[EXERCICES]
1. Indiquez si chacune des affirmations suivantes concorde avec l'extrait fourni, en répondant par oui ou par non et en citant mot pour mot les mots qui tranchent : (a) la collecte est souvent la première étape d'un projet sur le conte ; (b) le contage bilingue est présenté comme peu utile à l'école maternelle ; (c) les enseignants étrangers figurent parmi les personnes-ressources.
2. Recopiez mot pour mot, dans l'extrait fourni, tout le passage qui va de « EXEMPLES DE » jusqu'à « d'une réalisation collective. ».

[EXTRAIT FOURNI]
╭──
Telle est à nos yeux la fonction
médiatrice du conte en immigration. Voyons maintenant du côté des pratiques.
EXEMPLES DE
PRATIQUES PEDAGOGIQUES
Les pratiques sont nombreuses,
susceptibles, tel le conte lui-même, de variations à l'infini, en fonction de situations
locales aux
nombreux paramètres. Nous ne ferons ici que signaler quelques moments
privilégiés, qu'esquisser à travers leur énumération un parcours allant du collectage
au choix d'une réalisation collective.
l) Collecte
Souvent première étape d'un
projet sur le conte, elle consiste à inventorier un matériau de base et présente à
elle seule plusieurs intérêts :
- la prise en compte des cultures
du foyer dans toute leur authenticité à condition d'avoir su établir un climat de
confiance,
- la mise en commun de
répertoires variés, tant en ce qui concerne les registres de langue que les possibles
narratifs ou encore culturels, véritable éducation pour tous à la notion de
relativité,
- l'instauration d'une parité de
statut entre les divers éléments de la collecte et donc la possibilité de dialogues et
de partenariats fructueux.
Ce travail effectué dans les
écoles, dans les centres sociaux ou en liaison entre les deux, est par définition un
outil de médiation entre le milieu scolaire et le milieu familial. Il est en même
temps l'occasion de passerelles permanentes entre des types d'oral (le conte narré ou
résumé) et des types d'écrit (transcription, restitution ou littérarisation.) En ce
sens il constitue un levier pour les apprentissages, notamment avec des enfants en
difficulté qui seront fortement motivés, ébranlés par les images du conte et par leur
propre investissement affectif, inter- ou intra-culturel. Enfin, autre fruit non
négligeable de l'entreprise, la circulation de textes-cassettes, que celle-ci induit
obligatoirement entre l'école et les familles, entraîne du même coup une
démystification de l'objet pédagogique et donc une meilleure appropriation par les
enfants des savoirs et des outils nécessaires à l'élaboration de ceux-ci.
2) Contage
bilingue.
Il est constitutif d'une relation
égalitaire entre l'école et la famille de l'enfant, légitimation tangible, physique
d'une reconnaissance. D'où son importance dès l'école maternelle où il convient
d'éviter pour l'enfant des chocs culturels traumatisants. De plus, dans le système
scolaire français, c'est à
l'école maternelle que les parents ont le plus facilement accès. Parmi les
personnes-ressources, signalons , outre les élèves eux-mêmes (et la fratrie), les
enseignants étrangers, les animateurs sociaux et plus généralement tout locuteur
susceptible d'apporter son parler.
Ce moment pédagogique procure le
plaisir pur de la langue. Il la donne à voir et à entendre dans toutes les ressources de
sa musicalité, de sa corporalité et de sa gestuelle.
╰──
[DONNÉES FOURNIES]
╭──
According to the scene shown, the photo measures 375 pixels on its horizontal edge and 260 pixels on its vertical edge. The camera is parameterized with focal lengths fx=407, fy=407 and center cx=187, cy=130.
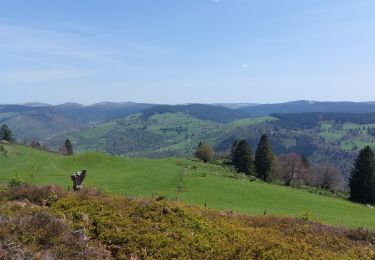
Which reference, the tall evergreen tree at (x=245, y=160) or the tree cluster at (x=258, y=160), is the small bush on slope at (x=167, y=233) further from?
the tall evergreen tree at (x=245, y=160)

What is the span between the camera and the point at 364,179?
78.4 metres

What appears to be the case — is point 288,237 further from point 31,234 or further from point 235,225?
point 31,234

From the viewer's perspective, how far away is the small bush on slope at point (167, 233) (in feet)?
42.8

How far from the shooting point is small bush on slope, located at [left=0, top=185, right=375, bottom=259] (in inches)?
513

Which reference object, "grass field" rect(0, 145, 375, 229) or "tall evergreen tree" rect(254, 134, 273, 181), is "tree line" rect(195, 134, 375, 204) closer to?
"tall evergreen tree" rect(254, 134, 273, 181)

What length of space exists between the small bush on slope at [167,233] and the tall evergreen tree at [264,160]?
263 ft

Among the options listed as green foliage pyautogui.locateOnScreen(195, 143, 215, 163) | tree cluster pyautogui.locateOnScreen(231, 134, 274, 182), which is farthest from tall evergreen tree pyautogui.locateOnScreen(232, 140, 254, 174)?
green foliage pyautogui.locateOnScreen(195, 143, 215, 163)

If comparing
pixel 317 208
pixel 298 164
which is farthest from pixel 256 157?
pixel 317 208

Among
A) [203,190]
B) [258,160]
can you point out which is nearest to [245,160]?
[258,160]

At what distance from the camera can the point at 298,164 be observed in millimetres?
108812

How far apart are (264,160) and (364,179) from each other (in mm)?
╰──
[RÉPONSES DANS L'ORDRE]
1.
(a) Oui : « Souvent première étape d'un projet sur le conte ».
(b) Non : « D'où son importance dès l'école maternelle ».
(c) Oui : « outre les élèves eux-mêmes (et la fratrie), les enseignants étrangers ».

2.
EXEMPLES DE
PRATIQUES PEDAGOGIQUES
Les pratiques sont nombreuses,
susceptibles, tel le conte lui-même, de variations à l'infini, en fonction de situations
locales aux
nombreux paramètres. Nous ne ferons ici que signaler quelques moments
privilégiés, qu'esquisser à travers leur énumération un parcours allant du collectage
au choix d'une réalisation collective.